## Reading text
<<<<

Visualization

In this documentation, we will provide a step-by-step guide on how to create and use visualization tasks.

[1]:
# %load_ext autoreload
# %autoreload 2
[2]:
import pandas as pd
import numpy as np
from matplotlib import pyplot as plt
# import plotly.io as pio
# pio.renderers.default = "svg"
[3]:
import warnings
warnings.filterwarnings('ignore')
warnings.simplefilter('ignore')
warnings.simplefilter('ignore', np.RankWarning)

import logging, sys
logging.disable(sys.maxsize)

Load Data

[4]:
try:
    from tsad.base.datasets import load_skab
except:
    import sys
    sys.path.append('../')
    from tsad.base.datasets import load_skab
[5]:
dataset = load_skab()
df = dataset.frame
df = df.reset_index(level=[0])
df = df[df['experiment']=='valve1/6']
df = df.drop(columns='experiment')
df.shape
[5]:
(1154, 10)
[6]:
#TODO use task in pipeline to resample dataframe
df = df.resample('1s').mean().ffill()
df.shape
[6]:
(1200, 10)
[7]:
features = dataset.feature_names
target = dataset.target_names[0]

Timeseries Visualization with VisualizationTimeseriesTask

The TimeseriesVisualizationTask class is designed to help you visualize time series data quickly and easily. It uses Plotly Express to create interactive line plots for one or more time series signals.

[8]:
try:
    from tsad.tasks.visualization import VisualizationTimeseriesTask
except:
    import sys
    sys.path.append('../')
    from tsad.tasks.visualization import VisualizationTimeseriesTask

The TimeseriesVisualizationTask class allows you to perform time series visualization. It includes the following attributes:

  • features (List[str] | None): A list of features to consider for visualization (optional).

  • use_resampler (bool, optional): Specifies whether to use the plotly_resampler for interactive zooming.

  • scale (str, optional): The scaling method for the signals, with options ‘minmax’ and ‘standard’.

  • scale_columns (List[str], optional): A list of specific columns to scale (optional).

  • show_fig (bool, optional): Indicates whether to display the plot.

Example Usage:

[9]:
time_seriesvis_task = VisualizationTimeseriesTask()
df_generated, generation_result = time_seriesvis_task.fit(df)

>>>>

## Material
<<<<

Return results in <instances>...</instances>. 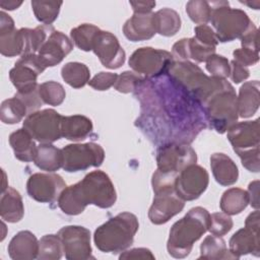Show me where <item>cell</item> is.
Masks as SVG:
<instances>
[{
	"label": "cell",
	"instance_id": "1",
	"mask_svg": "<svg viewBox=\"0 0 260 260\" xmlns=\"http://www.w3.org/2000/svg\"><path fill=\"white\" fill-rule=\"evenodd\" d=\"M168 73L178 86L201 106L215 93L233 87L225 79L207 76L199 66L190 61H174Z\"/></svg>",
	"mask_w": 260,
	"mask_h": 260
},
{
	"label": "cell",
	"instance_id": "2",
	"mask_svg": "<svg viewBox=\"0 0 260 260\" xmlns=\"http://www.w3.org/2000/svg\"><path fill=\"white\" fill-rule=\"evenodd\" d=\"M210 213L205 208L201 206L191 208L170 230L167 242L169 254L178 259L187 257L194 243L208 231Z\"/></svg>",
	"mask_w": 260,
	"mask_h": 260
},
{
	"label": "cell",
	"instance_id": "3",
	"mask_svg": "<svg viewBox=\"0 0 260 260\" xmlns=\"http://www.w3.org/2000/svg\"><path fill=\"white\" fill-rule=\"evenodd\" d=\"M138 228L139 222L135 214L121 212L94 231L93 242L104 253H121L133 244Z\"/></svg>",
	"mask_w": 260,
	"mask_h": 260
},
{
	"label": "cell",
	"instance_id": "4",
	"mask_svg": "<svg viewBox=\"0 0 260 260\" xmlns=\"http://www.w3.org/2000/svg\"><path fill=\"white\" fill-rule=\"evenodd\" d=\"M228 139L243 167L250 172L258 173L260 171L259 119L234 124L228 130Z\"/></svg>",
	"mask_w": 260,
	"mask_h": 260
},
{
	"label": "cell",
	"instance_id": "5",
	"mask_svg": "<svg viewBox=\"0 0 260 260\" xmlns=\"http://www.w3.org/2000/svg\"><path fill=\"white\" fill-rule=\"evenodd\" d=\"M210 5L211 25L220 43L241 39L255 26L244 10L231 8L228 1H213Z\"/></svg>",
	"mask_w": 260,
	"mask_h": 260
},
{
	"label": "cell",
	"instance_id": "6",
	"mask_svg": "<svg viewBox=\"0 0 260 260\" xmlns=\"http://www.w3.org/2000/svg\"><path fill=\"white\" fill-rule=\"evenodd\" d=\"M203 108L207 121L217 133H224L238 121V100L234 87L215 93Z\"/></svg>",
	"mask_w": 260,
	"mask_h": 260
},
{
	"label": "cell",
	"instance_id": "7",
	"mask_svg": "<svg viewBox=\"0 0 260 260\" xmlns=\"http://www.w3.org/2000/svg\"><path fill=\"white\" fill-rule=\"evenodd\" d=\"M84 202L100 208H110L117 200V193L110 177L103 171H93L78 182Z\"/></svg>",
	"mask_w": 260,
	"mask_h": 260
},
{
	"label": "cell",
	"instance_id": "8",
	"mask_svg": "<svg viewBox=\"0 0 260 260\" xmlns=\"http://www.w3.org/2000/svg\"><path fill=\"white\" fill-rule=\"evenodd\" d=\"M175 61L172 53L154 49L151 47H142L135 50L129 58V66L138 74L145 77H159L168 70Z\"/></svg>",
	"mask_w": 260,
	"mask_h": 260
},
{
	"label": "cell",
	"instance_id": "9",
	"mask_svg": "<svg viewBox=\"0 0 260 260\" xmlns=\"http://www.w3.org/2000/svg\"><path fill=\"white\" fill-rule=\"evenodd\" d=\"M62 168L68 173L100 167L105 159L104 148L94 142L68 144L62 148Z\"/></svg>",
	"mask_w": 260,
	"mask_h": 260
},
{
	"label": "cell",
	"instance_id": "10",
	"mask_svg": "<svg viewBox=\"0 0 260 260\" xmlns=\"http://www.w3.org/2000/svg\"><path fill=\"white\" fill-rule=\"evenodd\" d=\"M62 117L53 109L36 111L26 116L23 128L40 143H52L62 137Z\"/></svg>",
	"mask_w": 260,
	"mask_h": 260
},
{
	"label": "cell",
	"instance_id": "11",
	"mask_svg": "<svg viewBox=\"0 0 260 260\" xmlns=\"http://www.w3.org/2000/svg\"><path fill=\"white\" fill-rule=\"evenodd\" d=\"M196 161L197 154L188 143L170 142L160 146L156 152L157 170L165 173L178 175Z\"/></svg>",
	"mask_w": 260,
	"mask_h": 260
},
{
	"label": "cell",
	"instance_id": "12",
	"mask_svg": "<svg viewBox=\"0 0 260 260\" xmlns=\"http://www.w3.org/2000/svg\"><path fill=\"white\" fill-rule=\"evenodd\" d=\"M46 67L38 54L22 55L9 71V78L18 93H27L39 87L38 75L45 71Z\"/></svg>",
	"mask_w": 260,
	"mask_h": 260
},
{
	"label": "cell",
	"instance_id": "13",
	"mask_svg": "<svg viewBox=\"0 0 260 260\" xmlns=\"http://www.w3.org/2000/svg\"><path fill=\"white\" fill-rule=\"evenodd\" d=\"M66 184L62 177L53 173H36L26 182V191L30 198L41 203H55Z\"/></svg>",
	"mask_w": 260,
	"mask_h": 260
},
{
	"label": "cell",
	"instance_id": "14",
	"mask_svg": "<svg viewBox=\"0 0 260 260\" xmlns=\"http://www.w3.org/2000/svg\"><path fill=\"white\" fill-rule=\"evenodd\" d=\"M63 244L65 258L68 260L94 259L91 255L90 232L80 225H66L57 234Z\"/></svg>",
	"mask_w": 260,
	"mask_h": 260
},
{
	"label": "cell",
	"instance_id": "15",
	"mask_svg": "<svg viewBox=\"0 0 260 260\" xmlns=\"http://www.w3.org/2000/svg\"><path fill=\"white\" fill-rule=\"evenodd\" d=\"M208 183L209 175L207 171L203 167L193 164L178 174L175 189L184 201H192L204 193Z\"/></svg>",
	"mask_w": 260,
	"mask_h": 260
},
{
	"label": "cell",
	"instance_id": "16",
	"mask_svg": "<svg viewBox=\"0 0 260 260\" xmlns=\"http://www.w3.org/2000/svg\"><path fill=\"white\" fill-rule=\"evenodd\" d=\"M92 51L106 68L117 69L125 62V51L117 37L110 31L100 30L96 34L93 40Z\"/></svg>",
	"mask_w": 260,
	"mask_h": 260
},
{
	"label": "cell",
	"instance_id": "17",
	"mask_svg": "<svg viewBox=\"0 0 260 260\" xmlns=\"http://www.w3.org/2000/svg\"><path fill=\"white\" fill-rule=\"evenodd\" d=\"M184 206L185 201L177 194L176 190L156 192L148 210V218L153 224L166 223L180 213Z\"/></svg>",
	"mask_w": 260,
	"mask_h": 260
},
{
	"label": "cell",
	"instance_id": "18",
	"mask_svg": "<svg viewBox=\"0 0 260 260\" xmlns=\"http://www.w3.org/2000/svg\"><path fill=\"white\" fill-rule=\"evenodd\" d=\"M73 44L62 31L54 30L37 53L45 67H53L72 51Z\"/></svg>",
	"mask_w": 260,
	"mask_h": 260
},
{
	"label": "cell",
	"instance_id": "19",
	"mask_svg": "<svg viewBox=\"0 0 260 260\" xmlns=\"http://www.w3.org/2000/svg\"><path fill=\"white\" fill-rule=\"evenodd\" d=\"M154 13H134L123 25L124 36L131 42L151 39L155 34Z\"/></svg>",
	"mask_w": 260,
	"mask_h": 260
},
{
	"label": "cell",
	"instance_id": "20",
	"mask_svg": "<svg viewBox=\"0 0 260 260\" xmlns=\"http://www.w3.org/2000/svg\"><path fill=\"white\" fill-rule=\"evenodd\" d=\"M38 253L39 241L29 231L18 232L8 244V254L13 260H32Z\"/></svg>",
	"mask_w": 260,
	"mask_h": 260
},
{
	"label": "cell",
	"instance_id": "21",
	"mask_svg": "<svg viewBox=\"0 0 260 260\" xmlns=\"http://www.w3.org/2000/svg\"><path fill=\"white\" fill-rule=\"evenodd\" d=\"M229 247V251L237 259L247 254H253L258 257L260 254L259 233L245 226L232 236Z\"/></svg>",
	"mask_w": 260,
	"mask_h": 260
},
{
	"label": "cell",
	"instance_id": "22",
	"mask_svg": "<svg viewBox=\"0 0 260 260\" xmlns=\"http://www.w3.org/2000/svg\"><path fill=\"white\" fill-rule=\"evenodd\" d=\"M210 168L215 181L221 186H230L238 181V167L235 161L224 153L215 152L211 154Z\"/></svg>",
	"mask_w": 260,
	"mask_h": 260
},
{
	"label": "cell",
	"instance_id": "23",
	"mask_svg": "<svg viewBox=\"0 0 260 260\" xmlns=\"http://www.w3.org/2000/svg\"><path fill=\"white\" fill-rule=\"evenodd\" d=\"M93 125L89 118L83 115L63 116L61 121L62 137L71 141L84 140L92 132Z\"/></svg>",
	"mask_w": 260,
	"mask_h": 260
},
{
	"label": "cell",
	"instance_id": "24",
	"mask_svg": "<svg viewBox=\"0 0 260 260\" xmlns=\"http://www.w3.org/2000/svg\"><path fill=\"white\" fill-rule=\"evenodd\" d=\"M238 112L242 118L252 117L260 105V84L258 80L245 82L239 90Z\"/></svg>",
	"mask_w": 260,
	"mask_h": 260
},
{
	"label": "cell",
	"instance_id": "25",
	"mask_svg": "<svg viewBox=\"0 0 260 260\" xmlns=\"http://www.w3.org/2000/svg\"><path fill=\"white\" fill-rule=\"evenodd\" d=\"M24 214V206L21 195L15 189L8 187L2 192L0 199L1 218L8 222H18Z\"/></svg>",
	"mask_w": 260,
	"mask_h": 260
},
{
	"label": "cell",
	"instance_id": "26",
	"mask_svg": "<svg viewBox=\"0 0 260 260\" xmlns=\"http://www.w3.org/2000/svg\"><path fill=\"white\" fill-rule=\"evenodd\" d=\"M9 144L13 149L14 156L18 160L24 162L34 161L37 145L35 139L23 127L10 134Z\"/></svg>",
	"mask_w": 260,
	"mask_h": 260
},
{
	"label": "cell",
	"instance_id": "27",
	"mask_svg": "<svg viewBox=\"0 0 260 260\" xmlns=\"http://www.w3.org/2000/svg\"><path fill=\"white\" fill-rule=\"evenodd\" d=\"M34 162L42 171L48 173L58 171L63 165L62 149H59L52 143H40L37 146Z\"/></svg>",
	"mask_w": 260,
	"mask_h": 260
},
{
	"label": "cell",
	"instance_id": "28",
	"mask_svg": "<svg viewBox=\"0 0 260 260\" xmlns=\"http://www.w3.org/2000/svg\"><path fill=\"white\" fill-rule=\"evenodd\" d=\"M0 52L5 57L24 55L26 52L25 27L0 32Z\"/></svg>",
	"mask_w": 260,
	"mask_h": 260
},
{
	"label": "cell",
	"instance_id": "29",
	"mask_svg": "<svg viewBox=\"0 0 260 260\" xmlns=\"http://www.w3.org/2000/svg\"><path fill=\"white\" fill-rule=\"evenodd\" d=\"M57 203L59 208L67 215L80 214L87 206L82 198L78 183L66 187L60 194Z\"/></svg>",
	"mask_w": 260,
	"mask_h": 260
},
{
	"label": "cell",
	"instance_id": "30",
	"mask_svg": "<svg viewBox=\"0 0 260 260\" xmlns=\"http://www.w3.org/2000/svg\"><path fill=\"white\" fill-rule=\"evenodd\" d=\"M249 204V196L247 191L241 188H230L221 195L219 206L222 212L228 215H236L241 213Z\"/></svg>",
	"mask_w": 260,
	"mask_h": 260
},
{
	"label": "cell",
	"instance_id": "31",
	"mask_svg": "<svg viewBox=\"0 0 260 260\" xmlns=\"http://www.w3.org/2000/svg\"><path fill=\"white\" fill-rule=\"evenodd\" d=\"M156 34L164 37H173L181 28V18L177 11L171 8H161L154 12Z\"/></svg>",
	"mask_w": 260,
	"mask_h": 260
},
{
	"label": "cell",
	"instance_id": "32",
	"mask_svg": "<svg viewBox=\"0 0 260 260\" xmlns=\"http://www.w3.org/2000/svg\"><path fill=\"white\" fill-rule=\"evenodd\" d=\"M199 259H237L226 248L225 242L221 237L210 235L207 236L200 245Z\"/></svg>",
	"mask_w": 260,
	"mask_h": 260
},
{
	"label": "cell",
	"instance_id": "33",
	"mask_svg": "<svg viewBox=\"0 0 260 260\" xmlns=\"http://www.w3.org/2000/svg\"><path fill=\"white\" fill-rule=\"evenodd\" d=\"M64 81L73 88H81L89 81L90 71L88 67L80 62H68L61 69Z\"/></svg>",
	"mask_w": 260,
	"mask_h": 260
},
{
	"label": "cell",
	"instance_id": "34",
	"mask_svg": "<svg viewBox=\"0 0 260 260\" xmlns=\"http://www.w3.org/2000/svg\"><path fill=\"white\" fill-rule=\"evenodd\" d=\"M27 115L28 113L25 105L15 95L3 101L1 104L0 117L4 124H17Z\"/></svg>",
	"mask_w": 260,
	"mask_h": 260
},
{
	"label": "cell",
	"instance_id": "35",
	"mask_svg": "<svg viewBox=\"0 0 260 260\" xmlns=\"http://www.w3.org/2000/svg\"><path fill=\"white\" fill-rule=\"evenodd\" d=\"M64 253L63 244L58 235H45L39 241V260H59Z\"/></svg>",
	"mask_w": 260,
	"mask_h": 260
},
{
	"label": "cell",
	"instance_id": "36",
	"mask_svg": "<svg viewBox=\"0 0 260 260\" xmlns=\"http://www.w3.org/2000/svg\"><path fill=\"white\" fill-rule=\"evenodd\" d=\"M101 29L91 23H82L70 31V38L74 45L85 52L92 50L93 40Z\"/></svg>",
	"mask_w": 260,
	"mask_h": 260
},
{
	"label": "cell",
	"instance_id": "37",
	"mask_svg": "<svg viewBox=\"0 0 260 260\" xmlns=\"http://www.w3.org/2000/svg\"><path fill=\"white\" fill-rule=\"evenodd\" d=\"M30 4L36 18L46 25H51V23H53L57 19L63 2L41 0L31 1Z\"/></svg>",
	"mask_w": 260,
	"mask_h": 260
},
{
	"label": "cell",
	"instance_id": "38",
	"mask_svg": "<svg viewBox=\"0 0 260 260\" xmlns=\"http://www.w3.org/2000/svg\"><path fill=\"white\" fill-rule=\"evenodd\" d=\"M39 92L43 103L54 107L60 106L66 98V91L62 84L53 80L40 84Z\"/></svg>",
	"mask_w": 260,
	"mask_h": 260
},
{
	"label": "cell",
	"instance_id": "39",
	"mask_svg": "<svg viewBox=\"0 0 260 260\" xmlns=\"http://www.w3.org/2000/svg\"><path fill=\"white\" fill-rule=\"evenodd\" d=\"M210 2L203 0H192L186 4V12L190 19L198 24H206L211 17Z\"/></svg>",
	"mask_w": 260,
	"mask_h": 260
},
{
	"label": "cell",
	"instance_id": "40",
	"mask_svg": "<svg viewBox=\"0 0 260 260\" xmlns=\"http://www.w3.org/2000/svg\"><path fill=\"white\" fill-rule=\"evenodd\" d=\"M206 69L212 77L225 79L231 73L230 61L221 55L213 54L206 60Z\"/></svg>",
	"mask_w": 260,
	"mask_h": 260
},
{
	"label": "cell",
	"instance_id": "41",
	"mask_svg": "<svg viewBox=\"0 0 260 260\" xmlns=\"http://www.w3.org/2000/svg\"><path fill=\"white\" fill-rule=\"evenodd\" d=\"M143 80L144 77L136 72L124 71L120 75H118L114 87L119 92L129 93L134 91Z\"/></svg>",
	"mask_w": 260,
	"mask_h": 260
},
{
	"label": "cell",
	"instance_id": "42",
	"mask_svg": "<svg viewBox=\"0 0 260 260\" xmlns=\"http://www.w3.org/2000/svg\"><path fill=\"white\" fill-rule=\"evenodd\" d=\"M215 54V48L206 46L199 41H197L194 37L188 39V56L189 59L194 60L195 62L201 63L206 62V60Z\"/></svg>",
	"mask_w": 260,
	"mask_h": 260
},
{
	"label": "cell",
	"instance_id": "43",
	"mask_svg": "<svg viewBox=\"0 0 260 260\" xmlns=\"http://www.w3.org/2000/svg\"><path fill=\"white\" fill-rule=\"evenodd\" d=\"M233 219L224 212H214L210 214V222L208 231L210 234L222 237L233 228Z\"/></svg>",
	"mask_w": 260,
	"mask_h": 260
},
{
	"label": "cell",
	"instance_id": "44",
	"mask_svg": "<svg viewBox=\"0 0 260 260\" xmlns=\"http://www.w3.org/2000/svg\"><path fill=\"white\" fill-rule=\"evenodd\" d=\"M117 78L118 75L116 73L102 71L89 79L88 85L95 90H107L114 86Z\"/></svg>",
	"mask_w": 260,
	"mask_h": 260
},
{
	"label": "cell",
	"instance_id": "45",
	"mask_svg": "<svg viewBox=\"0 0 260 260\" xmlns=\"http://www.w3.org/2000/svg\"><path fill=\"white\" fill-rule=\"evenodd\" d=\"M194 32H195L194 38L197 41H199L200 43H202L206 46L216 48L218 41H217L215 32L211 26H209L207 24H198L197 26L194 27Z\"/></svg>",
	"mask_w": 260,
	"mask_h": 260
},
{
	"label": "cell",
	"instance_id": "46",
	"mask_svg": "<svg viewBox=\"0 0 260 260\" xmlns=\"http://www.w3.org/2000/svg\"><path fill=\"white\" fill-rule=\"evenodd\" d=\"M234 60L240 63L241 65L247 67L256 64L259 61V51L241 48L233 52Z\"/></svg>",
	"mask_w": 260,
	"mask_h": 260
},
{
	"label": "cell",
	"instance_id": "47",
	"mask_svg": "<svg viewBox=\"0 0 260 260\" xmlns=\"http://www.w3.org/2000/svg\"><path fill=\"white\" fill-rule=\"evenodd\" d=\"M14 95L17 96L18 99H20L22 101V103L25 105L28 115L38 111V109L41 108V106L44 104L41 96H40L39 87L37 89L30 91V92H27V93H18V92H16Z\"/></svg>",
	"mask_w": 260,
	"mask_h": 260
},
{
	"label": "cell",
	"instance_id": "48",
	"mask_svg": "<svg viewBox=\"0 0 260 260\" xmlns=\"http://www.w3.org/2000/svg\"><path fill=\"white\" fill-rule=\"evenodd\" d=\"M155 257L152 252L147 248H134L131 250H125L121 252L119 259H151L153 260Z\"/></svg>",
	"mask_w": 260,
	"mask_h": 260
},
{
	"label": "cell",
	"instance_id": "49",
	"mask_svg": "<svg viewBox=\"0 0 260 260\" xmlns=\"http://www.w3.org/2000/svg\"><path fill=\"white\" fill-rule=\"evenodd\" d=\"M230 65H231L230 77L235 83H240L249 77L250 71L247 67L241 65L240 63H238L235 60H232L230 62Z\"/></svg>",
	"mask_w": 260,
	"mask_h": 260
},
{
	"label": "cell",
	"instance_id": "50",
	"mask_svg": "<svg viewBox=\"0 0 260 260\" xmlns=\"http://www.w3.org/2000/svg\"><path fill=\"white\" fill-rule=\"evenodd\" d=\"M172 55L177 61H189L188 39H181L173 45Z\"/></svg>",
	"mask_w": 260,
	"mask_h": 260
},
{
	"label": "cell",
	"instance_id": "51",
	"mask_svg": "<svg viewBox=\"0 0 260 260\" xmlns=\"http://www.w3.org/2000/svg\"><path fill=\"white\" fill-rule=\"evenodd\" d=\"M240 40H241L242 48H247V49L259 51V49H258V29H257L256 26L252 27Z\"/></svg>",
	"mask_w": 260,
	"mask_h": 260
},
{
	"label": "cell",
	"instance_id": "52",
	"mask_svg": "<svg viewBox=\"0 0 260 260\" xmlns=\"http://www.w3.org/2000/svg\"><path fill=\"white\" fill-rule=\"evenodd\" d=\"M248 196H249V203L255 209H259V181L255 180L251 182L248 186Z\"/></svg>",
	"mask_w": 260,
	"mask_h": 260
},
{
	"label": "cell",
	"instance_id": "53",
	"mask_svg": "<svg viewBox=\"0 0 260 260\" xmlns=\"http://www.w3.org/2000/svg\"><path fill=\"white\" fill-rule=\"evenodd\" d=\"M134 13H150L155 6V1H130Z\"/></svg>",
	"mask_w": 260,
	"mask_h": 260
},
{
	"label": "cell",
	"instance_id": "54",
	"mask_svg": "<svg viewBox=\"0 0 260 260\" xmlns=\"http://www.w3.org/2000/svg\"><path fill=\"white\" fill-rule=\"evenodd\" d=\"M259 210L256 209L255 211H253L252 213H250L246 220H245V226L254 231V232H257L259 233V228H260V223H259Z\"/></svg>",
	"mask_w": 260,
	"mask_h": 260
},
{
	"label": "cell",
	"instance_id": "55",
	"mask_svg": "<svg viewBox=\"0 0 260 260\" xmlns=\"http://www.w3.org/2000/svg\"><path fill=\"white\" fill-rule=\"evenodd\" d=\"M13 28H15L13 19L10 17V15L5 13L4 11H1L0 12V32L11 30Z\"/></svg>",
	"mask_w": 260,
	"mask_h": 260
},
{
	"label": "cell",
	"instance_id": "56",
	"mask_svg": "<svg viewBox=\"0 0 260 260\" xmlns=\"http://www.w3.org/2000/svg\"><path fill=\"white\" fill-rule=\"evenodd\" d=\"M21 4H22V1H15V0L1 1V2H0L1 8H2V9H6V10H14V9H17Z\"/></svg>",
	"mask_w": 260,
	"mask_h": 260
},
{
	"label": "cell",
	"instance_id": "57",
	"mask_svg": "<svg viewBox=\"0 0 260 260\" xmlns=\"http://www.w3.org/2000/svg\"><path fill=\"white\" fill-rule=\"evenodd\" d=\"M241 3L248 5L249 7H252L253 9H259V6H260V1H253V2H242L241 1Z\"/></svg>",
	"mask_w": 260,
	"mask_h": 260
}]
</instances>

>>>>

## Complete the following
#1 In the time series visualization guide, what is the use_resampler attribute for? Answer in one to three sentences.
#2 Pick up the time series visualization guide after its last line of code and keep writing it.

## In response
#1 The use_resampler attribute sets whether the task uses plotly_resampler. Its purpose is to allow interactive zooming in the plot.

#2
generation_result.show()

Make custom VisualizationTask

The tsad library allows you to create custom visualization tasks to analyze and visualize data easily. In this documentation, we will provide a step-by-step guide on how to create a custom visualization task.

[10]:
from tsad.base.task import Task, TaskResult
import tsad.utils.visualization as vis

[11]:
help(vis.plot_missing_values)
Help on function plot_missing_values in module tsad.utils.visualization:

plot_missing_values(dataframe)
    Create a matrix plot of missing values in a DataFrame.

    This function uses the `missingno` library to create a matrix plot
    that visualizes missing values in the DataFrame. If the date range
    is small (within the same day), it adds time to the labels.

    Args:
        dataframe (pd.DataFrame): The input DataFrame.

    Returns:
        matplotlib.axes.Axes: The matplotlib Axes containing the plot.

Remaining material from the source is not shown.